Sawah-sawah seluas 15 hektar diaduk-aduk mesin yang pada awalnya ditumbuhi oleh
padi yang menguning. Sekarang sawah beralih fungsi dijadikan sebagai lahan
tambak udang yang investornya dari Tiongkok. Bahkan tanah yang lepas tidak
hanya salah satu desa saja, yang paling masif di kecamatan Dungkek dan
Batang-Batang, tepatnya di desa lapa laok dan lapa daja, terutama di pesisir
pantai. Ini terus melebar ke desa Ngin-Bungin, yang termasuk dekat dengan makam
Syekh Mahfudz yang lebih dikenal dengan nama Asta Gurang-Garing, keturunan
Sunan Kudus pun sudah banyak terjual. Tidak cukup di pesisir pantai, para
investor juga menyasar ke tanah “tegalan” hingga perbukitan seperti di
kecamatan Manding dan perbukitan desa Tamidung kecamatan Batang-batang sudah
banyak terjual.
Kabar
peruntukan tanah itu bermacam-macam. Ada yang mau dijadikan perkebunan kapas,
peternakan, hingga ingin dijadikan sebagai desa kota yang sudah mendapatkan
isapan jempol karena sudah masuk dalam road map-nya Pemprov Jatim. Yang paling
diburu memang tanah-tanah di Kewedanan Timur Daya yang meliputi kecamatan
Dungkek, Batang-Batang, Gapura karena Dungkek kedepan akan dijadikan pelabuhan
nasional yang infrastrukturnya sudah mulai di bangun. Posisi pelabuhan Dungkek
kalau boleh dikatakan sangat strategis karena akan membuka akses ke indonesia
bagian timur. posisinya juga dekat dengan kawasan pariwisata seperti Badur,
Lombang, dan pulau Giliyang akan di yang akan dijadikan segitiga emas
pengembangan pariwisata bahari. Bahkan pulau Gilik Labak nanti bisa diakses
dari pelabuhan Dungkek.
Di
beberapa desa telah tertancap tanda yang dipasang pertamina pada tahun 1970. Belum lagi di perairan pulau Giliyang
dan Sepudi/Raas yang besar kemungkinan terdapat ladang migasnya. di perairan
Sepudi-Raas dalam setahun ini sudah banyak di eksploitasi oleh perusahaan
Hasky. Dalam isu pulau Giliyang, pulau ini memiliki oksigen terbaik nomor dua
di dunia lipsingnya begitu untuk menutupi kekayaan dan sumber daya alam dibawah
permukaan lautnya. Sehingga infrastruktur ke pulau tersebut dibangun karena
dicanangkan sebagai pulau “wisata kesehatan”.

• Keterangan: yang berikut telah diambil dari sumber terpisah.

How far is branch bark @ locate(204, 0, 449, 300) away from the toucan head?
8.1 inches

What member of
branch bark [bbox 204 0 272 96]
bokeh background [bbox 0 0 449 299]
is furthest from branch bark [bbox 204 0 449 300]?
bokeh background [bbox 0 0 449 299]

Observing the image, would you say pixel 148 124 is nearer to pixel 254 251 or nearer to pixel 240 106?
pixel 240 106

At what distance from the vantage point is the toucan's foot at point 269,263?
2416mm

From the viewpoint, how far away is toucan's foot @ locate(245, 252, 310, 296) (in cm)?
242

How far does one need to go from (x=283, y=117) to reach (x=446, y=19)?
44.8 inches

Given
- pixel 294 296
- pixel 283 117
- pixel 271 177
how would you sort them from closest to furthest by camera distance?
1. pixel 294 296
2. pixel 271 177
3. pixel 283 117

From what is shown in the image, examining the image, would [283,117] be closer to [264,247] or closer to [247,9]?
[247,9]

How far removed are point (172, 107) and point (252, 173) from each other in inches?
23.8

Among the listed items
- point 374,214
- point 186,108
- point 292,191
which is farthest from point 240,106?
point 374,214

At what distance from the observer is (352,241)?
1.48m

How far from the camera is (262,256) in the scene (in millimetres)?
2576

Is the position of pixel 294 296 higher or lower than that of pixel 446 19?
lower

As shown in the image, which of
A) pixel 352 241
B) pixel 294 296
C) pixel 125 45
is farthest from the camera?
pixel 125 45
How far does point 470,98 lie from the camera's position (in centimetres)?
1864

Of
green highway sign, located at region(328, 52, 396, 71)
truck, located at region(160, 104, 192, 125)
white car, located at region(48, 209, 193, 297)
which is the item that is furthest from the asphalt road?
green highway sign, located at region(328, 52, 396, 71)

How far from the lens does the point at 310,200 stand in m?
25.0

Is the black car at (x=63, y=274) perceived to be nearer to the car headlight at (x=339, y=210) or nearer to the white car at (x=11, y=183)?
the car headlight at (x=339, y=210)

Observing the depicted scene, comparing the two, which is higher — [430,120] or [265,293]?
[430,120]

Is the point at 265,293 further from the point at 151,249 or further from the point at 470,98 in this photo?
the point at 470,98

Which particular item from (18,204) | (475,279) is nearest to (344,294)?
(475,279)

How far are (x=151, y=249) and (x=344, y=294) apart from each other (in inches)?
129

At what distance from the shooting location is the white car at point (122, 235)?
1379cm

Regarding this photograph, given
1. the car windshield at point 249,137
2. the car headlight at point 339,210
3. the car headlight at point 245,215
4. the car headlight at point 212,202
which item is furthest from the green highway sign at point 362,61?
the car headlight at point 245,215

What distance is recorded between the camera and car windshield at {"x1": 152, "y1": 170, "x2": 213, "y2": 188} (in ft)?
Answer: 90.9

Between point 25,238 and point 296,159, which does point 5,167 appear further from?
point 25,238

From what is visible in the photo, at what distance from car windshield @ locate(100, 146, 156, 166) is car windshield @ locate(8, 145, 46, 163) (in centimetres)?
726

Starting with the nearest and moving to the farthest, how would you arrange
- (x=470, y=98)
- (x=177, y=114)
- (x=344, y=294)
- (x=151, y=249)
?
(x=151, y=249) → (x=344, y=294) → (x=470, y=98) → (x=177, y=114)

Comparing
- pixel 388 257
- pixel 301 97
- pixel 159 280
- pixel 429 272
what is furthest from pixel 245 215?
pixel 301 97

Gus Dar meyakini seiring berjalannya waktu dan berkembangnya pariwisata pada saat itu pula tanah-tanah di Sumenep akan beralih kepemilikan, dari Pak “tukang sate” kepada pak “Kapitalis” sejati. Ditambah dalam rentang 15 tahun terakhir jumlah orang-orang desa yang merantau terus meningkat. Saat ini tanah-tanah di Madura sudah dilucuti akan Sakralitasnya. Sakralitas tana sangkolan sepenuhnya dianggap sebagai benda yang bisa dipertukar-milikkan. Ideologi ajagha tana, ajagha nak poto (menjaga tanah, menjaga anak cucu) harus digelorakan, jika orang Madura tidak mau menjadi kuli di daerahnya sendiri.